- **What the exercise asks**: Nothing but the records themselves, exactly as written and free of pictures, should appear in your response.

- **Exercise materials**:
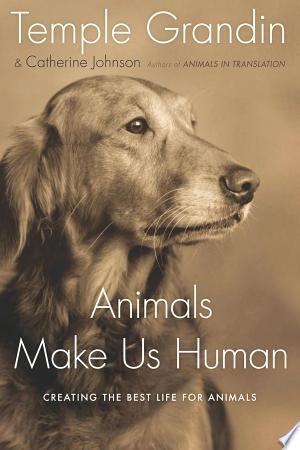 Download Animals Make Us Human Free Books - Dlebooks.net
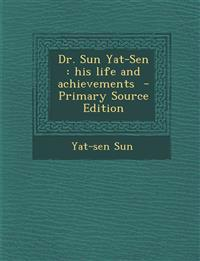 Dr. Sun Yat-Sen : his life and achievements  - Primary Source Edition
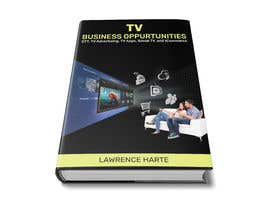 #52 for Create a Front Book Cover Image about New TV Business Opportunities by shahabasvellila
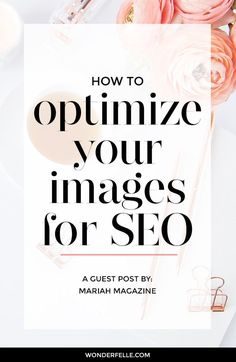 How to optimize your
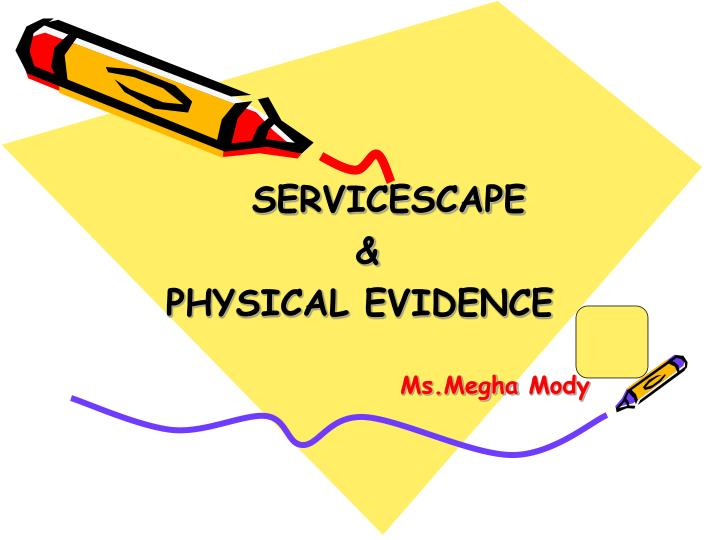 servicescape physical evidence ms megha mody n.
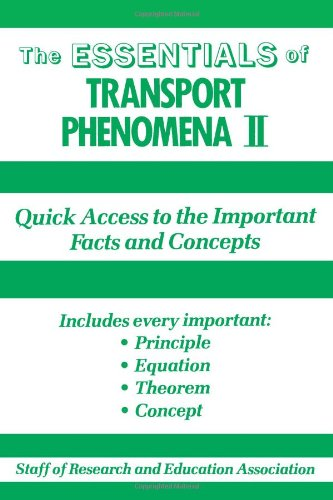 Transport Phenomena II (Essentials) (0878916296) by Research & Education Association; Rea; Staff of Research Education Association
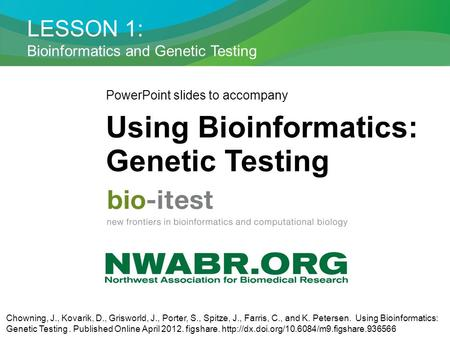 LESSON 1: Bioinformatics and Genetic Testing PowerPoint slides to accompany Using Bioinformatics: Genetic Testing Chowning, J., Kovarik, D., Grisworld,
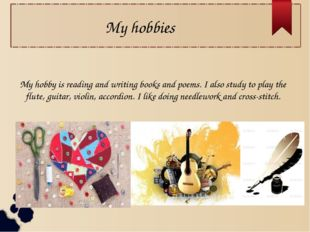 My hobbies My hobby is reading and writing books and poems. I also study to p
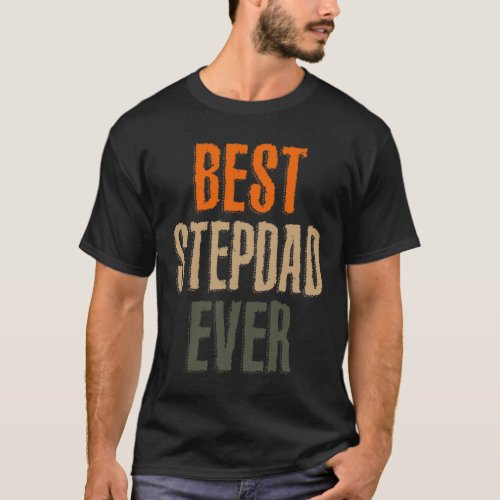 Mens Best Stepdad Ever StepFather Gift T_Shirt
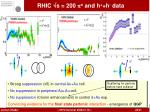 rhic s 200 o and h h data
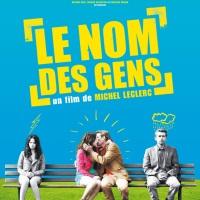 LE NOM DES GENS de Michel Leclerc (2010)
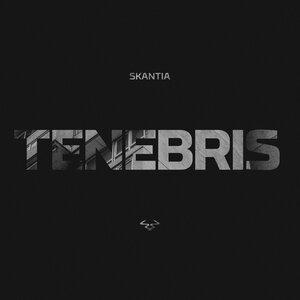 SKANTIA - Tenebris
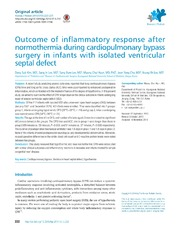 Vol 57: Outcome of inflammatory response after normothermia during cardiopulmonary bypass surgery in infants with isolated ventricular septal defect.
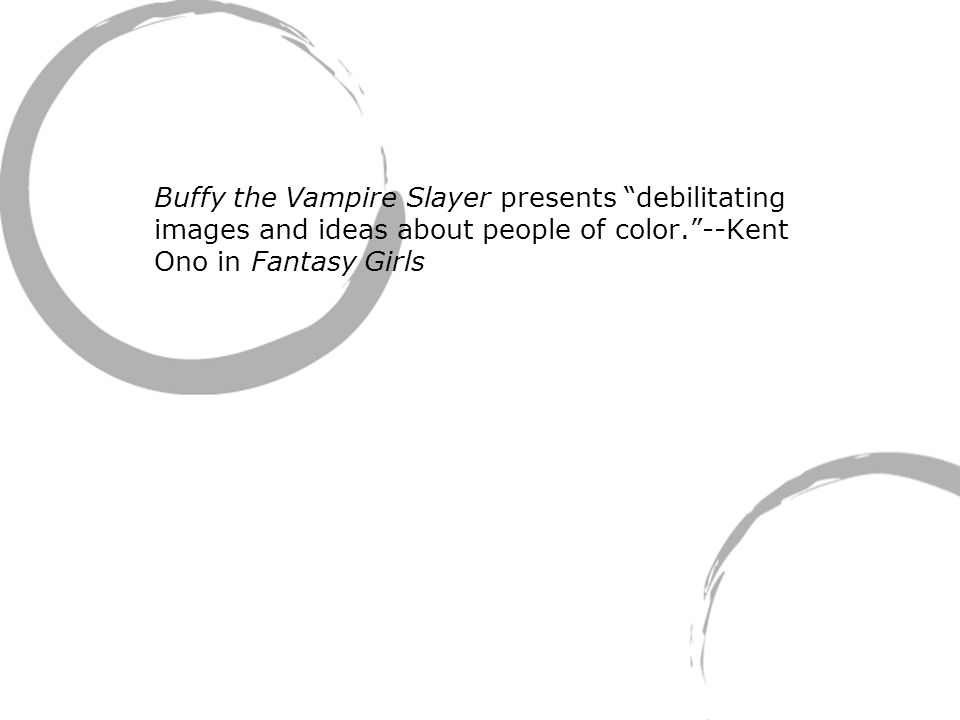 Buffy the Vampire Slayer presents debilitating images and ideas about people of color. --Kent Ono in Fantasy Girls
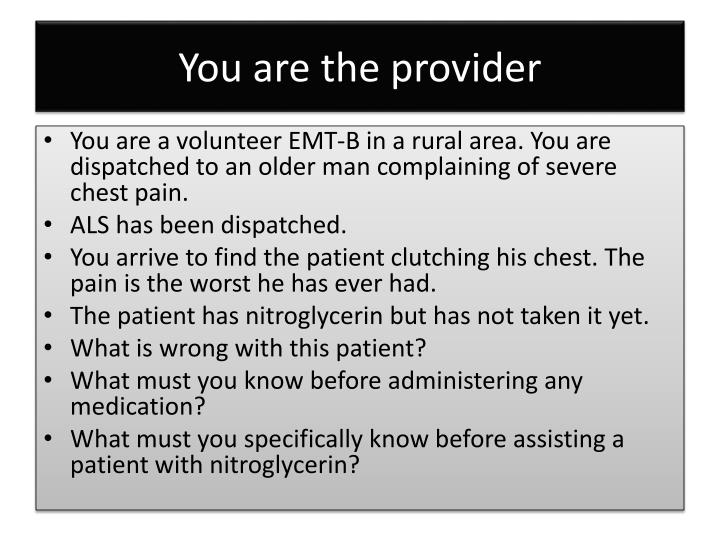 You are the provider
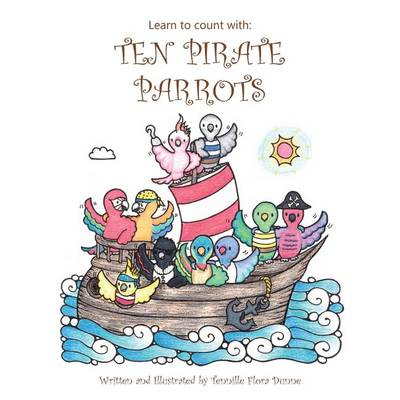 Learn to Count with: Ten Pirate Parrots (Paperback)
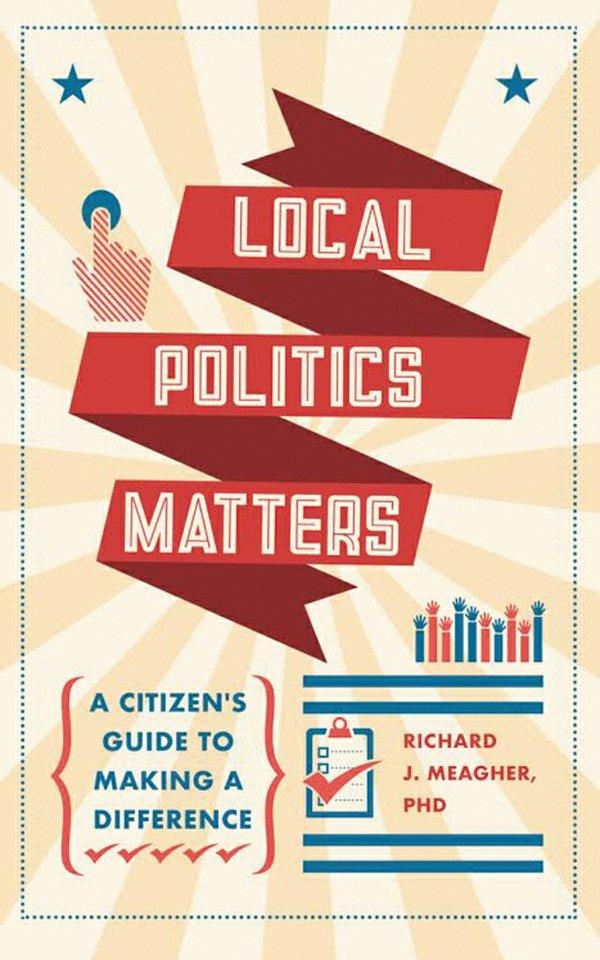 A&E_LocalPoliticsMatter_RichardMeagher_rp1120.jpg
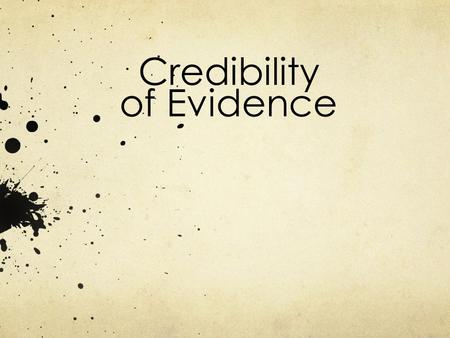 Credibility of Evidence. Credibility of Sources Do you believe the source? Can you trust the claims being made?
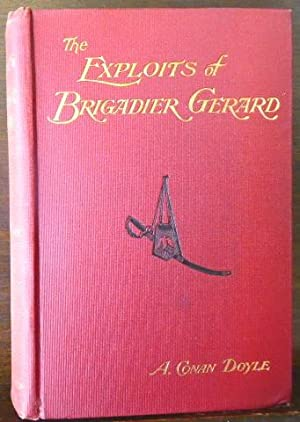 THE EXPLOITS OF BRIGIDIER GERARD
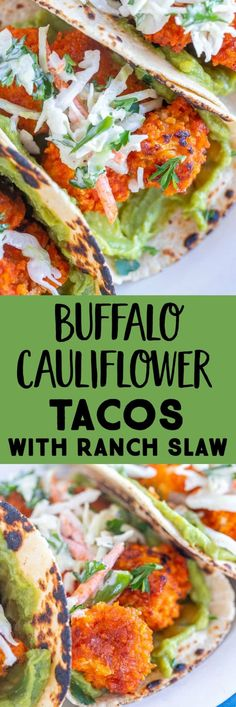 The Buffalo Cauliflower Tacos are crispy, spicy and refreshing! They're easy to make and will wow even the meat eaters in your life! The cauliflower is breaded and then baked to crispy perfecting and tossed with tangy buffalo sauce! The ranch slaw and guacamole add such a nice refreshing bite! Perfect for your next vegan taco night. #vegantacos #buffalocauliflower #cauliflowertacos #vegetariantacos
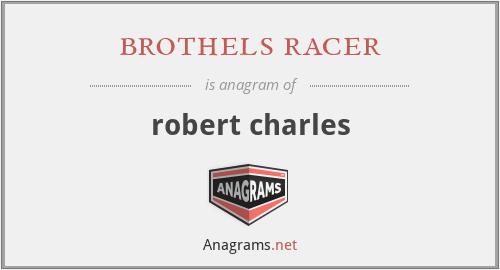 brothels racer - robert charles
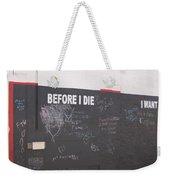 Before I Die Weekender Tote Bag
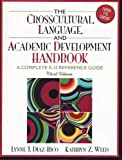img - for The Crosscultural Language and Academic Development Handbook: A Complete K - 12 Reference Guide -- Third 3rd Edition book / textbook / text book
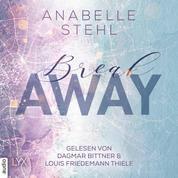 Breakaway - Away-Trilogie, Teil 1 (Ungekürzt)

- **Answer to the exercise**:
 Download Animals Make Us Human Free Books - Dlebooks.net
 Dr. Sun Yat-Sen : his life and achievements  - Primary Source Edition
 #52 for Create a Front Book Cover Image about New TV Business Opportunities by shahabasvellila
 How to optimize your
 servicescape physical evidence ms megha mody n.
 Transport Phenomena II (Essentials) (0878916296) by Research & Education Association; Rea; Staff of Research Education Association
 LESSON 1: Bioinformatics and Genetic Testing PowerPoint slides to accompany Using Bioinformatics: Genetic Testing Chowning, J., Kovarik, D., Grisworld,
 My hobbies My hobby is reading and writing books and poems. I also study to p
 Mens Best Stepdad Ever StepFather Gift T_Shirt
 rhic s 200 o and h h data
 LE NOM DES GENS de Michel Leclerc (2010)
 SKANTIA - Tenebris
 Vol 57: Outcome of inflammatory response after normothermia during cardiopulmonary bypass surgery in infants with isolated ventricular septal defect.
 Buffy the Vampire Slayer presents debilitating images and ideas about people of color. --Kent Ono in Fantasy Girls
 You are the provider
 Learn to Count with: Ten Pirate Parrots (Paperback)
 A&E_LocalPoliticsMatter_RichardMeagher_rp1120.jpg
 Credibility of Evidence. Credibility of Sources Do you believe the source? Can you trust the claims being made?
 THE EXPLOITS OF BRIGIDIER GERARD
 The Buffalo Cauliflower Tacos are crispy, spicy and refreshing! They're easy to make and will wow even the meat eaters in your life! The cauliflower is breaded and then baked to crispy perfecting and tossed with tangy buffalo sauce! The ranch slaw and guacamole add such a nice refreshing bite! Perfect for your next vegan taco night. #vegantacos #buffalocauliflower #cauliflowertacos #vegetariantacos
 brothels racer - robert charles
 Before I Die Weekender Tote Bag
img - for The Crosscultural Language and Academic Development Handbook: A Complete K - 12 Reference Guide -- Third 3rd Edition book / textbook / text book
 Breakaway - Away-Trilogie, Teil 1 (Ungekürzt)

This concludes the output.